* **Aufgabenstellung**:
Kopieren Sie sämtliche folgenden Datensätze Zeile für Zeile und ohne jede Abweichung.

-------- Bereitgestelltes Material --------

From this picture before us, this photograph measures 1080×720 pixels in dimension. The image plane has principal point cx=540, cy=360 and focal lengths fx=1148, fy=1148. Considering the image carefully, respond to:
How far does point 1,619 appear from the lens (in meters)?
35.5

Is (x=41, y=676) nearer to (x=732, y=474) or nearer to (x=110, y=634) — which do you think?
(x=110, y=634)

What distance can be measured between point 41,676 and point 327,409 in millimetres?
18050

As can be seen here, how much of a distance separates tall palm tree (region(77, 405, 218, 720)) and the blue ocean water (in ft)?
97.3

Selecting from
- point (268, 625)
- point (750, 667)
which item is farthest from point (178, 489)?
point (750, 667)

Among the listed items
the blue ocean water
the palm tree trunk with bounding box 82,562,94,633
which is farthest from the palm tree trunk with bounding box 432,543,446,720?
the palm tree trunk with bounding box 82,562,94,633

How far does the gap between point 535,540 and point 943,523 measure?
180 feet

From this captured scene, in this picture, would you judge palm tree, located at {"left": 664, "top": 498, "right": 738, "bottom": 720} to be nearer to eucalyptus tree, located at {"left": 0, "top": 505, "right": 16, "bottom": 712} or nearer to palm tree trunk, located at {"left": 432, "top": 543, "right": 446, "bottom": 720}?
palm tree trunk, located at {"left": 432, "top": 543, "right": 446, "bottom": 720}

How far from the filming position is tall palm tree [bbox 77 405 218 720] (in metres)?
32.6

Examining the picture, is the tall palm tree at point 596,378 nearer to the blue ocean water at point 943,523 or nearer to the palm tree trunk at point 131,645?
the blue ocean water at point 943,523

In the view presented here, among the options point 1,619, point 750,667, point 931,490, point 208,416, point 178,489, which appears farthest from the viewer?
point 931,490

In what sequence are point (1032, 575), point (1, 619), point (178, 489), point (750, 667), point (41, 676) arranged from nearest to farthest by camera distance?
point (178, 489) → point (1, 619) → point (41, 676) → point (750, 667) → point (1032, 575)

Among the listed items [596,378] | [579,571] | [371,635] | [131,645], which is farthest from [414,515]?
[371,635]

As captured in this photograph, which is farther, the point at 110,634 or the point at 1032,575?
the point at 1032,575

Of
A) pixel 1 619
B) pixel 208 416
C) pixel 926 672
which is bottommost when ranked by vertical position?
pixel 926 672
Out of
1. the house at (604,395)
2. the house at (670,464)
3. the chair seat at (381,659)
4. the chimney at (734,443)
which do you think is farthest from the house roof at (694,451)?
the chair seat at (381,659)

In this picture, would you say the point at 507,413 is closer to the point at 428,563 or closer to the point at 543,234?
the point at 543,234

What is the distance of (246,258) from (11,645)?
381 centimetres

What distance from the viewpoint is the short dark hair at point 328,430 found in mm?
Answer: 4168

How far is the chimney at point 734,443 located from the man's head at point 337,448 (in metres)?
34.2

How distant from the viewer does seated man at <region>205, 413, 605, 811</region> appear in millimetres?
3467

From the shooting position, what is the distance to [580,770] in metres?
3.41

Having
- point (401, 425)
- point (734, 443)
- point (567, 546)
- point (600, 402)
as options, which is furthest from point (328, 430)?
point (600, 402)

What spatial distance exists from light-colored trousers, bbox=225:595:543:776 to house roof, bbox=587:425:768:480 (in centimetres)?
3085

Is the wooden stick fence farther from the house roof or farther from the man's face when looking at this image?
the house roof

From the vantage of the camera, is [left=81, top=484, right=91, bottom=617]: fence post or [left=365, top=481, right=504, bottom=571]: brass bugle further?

--------

* **Musterlösung**:
From this picture before us, this photograph measures 1080×720 pixels in dimension. The image plane has principal point cx=540, cy=360 and focal lengths fx=1148, fy=1148. Considering the image carefully, respond to:
How far does point 1,619 appear from the lens (in meters)?
35.5

Is (x=41, y=676) nearer to (x=732, y=474) or nearer to (x=110, y=634) — which do you think?
(x=110, y=634)

What distance can be measured between point 41,676 and point 327,409 in millimetres?
18050

As can be seen here, how much of a distance separates tall palm tree (region(77, 405, 218, 720)) and the blue ocean water (in ft)?
97.3

Selecting from
- point (268, 625)
- point (750, 667)
which item is farthest from point (178, 489)?
point (750, 667)

Among the listed items
the blue ocean water
the palm tree trunk with bounding box 82,562,94,633
which is farthest from the palm tree trunk with bounding box 432,543,446,720?
the palm tree trunk with bounding box 82,562,94,633

How far does the gap between point 535,540 and point 943,523 measure?
180 feet

From this captured scene, in this picture, would you judge palm tree, located at {"left": 664, "top": 498, "right": 738, "bottom": 720} to be nearer to eucalyptus tree, located at {"left": 0, "top": 505, "right": 16, "bottom": 712} or nearer to palm tree trunk, located at {"left": 432, "top": 543, "right": 446, "bottom": 720}?
palm tree trunk, located at {"left": 432, "top": 543, "right": 446, "bottom": 720}

How far from the filming position is tall palm tree [bbox 77 405 218 720] (in metres)?
32.6

Examining the picture, is the tall palm tree at point 596,378 nearer to the blue ocean water at point 943,523 or nearer to the palm tree trunk at point 131,645?
the blue ocean water at point 943,523

In the view presented here, among the options point 1,619, point 750,667, point 931,490, point 208,416, point 178,489, which appears farthest from the viewer?
point 931,490

In what sequence are point (1032, 575), point (1, 619), point (178, 489), point (750, 667), point (41, 676) arranged from nearest to farthest by camera distance?
point (178, 489) → point (1, 619) → point (41, 676) → point (750, 667) → point (1032, 575)

Among the listed items [596,378] | [579,571] | [371,635] | [131,645], which is farthest from [414,515]?
[371,635]

As captured in this photograph, which is farther, the point at 110,634 or the point at 1032,575?
the point at 1032,575

Of
A) pixel 1 619
B) pixel 208 416
C) pixel 926 672
which is bottommost when ranked by vertical position?
pixel 926 672
Out of
1. the house at (604,395)
2. the house at (670,464)
3. the chair seat at (381,659)
4. the chimney at (734,443)
which do you think is farthest from the house roof at (694,451)?
the chair seat at (381,659)

In this picture, would you say the point at 507,413 is closer to the point at 428,563 or closer to the point at 543,234?
the point at 543,234

What is the distance of (246,258) from (11,645)?
381 centimetres

What distance from the viewpoint is the short dark hair at point 328,430 found in mm?
Answer: 4168

How far is the chimney at point 734,443 located from the man's head at point 337,448 (in metres)?
34.2

How distant from the viewer does seated man at <region>205, 413, 605, 811</region> appear in millimetres?
3467

From the shooting position, what is the distance to [580,770] in metres?
3.41

Having
- point (401, 425)
- point (734, 443)
- point (567, 546)
- point (600, 402)
as options, which is furthest from point (328, 430)?
point (600, 402)

What spatial distance exists from light-colored trousers, bbox=225:595:543:776 to house roof, bbox=587:425:768:480 (in centimetres)?
3085

Is the wooden stick fence farther from the house roof or farther from the man's face when looking at this image?
the house roof

From the vantage of the camera, is [left=81, top=484, right=91, bottom=617]: fence post or [left=365, top=481, right=504, bottom=571]: brass bugle further?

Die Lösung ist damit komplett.